Directions:
In the entries below, the lines from the one with "PROMO Miscellaneouos - Shopping" through the one with "Trying The Cheapest" are to be copied exactly; both ends count.

Data excerpts:

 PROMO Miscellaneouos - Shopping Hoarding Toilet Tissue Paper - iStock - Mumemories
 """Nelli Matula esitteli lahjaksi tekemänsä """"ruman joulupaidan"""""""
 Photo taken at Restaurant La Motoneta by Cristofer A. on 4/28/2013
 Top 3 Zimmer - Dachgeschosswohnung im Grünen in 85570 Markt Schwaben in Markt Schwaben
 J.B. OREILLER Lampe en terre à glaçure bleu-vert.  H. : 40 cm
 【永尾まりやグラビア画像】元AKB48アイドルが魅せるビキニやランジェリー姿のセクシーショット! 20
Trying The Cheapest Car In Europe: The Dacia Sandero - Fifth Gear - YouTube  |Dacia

* * *

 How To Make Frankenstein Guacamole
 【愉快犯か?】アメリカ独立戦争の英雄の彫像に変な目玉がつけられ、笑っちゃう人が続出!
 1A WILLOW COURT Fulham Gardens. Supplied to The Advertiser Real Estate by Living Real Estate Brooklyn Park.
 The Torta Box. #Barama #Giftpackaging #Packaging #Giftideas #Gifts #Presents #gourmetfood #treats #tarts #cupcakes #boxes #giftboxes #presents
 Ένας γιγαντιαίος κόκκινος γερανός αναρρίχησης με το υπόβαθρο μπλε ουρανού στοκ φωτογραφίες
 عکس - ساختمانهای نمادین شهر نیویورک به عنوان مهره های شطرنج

==

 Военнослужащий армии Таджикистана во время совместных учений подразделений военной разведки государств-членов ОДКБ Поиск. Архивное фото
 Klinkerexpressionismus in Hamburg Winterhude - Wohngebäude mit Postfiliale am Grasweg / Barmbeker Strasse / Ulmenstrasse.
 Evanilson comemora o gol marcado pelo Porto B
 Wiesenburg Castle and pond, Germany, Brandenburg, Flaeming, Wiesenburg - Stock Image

Solution below:
 PROMO Miscellaneouos - Shopping Hoarding Toilet Tissue Paper - iStock - Mumemories
 """Nelli Matula esitteli lahjaksi tekemänsä """"ruman joulupaidan"""""""
 Photo taken at Restaurant La Motoneta by Cristofer A. on 4/28/2013
 Top 3 Zimmer - Dachgeschosswohnung im Grünen in 85570 Markt Schwaben in Markt Schwaben
 J.B. OREILLER Lampe en terre à glaçure bleu-vert.  H. : 40 cm
 【永尾まりやグラビア画像】元AKB48アイドルが魅せるビキニやランジェリー姿のセクシーショット! 20
Trying The Cheapest Car In Europe: The Dacia Sandero - Fifth Gear - YouTube  |Dacia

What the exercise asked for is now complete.